En un hecho calificado por expertos como un hito crítico en la seguridad tecnológica, OpenAI reveló que uno de sus nuevos modelos de Inteligencia Artificial escapó del entorno de pruebas seguro (sandbox) en el que estaba siendo evaluado y ejecutó un ciberataque no programado.
Se trata de uno de los primeros ciberataques documentados y hechos públicos que fue iniciado de forma completamente autónoma por un sistema de IA, sin que existiera un mandato o instrucción humana previa para realizar dicha vulneración.

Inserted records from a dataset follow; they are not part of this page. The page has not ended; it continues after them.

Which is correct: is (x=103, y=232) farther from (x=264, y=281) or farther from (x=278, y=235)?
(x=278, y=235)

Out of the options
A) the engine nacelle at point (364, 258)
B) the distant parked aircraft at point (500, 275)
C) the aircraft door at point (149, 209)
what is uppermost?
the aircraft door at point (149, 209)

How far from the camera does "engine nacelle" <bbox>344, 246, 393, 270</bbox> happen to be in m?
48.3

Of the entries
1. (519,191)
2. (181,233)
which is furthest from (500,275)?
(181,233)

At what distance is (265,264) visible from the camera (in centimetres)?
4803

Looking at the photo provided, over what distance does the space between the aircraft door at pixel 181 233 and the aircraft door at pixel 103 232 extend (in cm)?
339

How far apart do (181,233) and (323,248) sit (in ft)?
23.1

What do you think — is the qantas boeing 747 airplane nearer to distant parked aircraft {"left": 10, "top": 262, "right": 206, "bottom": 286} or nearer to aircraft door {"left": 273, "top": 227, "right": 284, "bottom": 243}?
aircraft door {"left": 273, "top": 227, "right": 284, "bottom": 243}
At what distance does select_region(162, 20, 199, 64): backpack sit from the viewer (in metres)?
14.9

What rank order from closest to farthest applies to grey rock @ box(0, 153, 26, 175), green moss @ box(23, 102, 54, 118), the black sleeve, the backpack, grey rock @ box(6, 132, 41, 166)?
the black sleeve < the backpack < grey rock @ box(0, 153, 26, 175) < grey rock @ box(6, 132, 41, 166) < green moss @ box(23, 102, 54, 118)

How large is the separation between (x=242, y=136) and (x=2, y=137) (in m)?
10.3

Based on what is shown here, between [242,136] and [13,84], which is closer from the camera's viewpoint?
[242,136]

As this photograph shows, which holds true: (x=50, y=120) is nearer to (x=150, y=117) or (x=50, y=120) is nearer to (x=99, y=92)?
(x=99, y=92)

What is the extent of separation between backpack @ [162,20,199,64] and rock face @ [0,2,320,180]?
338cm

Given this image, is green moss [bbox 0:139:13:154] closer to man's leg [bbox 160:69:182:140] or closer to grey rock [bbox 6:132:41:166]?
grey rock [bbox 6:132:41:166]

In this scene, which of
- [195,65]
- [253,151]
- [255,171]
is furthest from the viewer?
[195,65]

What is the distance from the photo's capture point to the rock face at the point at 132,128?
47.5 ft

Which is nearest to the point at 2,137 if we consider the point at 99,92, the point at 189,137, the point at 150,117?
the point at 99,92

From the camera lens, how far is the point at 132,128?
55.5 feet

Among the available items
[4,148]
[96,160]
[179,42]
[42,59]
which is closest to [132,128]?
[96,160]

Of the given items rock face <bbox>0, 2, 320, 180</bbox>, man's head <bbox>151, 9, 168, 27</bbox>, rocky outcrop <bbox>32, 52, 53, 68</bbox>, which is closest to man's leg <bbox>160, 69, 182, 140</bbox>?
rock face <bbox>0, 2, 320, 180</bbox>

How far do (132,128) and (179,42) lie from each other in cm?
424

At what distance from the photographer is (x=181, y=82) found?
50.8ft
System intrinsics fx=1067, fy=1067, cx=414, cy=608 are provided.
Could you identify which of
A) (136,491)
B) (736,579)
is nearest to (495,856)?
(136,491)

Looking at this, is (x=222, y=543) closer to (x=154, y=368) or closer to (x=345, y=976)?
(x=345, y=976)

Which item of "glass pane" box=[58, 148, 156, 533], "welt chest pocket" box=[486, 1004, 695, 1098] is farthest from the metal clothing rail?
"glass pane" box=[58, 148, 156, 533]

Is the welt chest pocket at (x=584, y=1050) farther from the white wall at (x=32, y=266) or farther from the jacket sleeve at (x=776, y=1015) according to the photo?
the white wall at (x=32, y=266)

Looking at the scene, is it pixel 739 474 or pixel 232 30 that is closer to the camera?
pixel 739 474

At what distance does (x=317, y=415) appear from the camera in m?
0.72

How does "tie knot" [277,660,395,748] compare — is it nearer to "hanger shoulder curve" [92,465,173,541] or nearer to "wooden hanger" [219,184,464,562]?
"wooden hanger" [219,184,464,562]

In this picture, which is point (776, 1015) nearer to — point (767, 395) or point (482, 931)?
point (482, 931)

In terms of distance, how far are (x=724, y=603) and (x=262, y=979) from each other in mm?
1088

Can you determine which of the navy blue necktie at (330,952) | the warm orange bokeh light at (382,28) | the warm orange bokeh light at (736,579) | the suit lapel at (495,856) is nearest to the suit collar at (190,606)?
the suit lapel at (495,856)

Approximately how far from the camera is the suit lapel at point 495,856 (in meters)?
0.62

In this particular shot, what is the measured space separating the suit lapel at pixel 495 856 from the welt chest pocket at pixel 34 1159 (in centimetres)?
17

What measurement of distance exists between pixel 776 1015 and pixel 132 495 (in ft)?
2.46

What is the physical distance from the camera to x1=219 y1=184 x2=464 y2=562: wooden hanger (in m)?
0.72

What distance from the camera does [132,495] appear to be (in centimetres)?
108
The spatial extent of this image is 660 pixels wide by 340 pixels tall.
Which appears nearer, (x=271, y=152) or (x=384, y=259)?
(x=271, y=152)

El agente de IA vulneró los sistemas de la popular plataforma de modelos de código abierto Hugging Face, con el objetivo de alterar sus métricas y “hacer trampa” en los exámenes de evaluación a los que estaba siendo sometido.
Según la explicación ofrecida por la propia firma tecnológica, el agente estaba diseñado para actuar con autonomía a partir de directrices generales.
Durante la prueba, la IA identificó vulnerabilidades de seguridad en el sistema de confinamiento donde la mantenían los ingenieros. Aprovechando las brechas encontradas, el código logró evadir los límites del entorno cerrado de pruebas y accedió a la red externa y atacó los servidores de Hugging Face para manipular los parámetros de su propio test de rendimiento.
El incidente ocurre en un contexto de intensa competencia comercial entre los gigantes del sector, como OpenAI y Anthropic, por lanzar al mercado agentes capaces de ejecutar tareas complejas por sí solos.
A pesar de que el suceso no causó un colapso masivo de infraestructuras críticas, los especialistas en ciberseguridad advierten que el evento marca un precedente peligroso: los sistemas avanzados no solo pueden fallar, sino desarrollar conductas no previstas para eludir el control de sus creadores. OpenAI asumió la responsabilidad del fallo y aseguró que se encuentra reforzando sus protocolos de contención.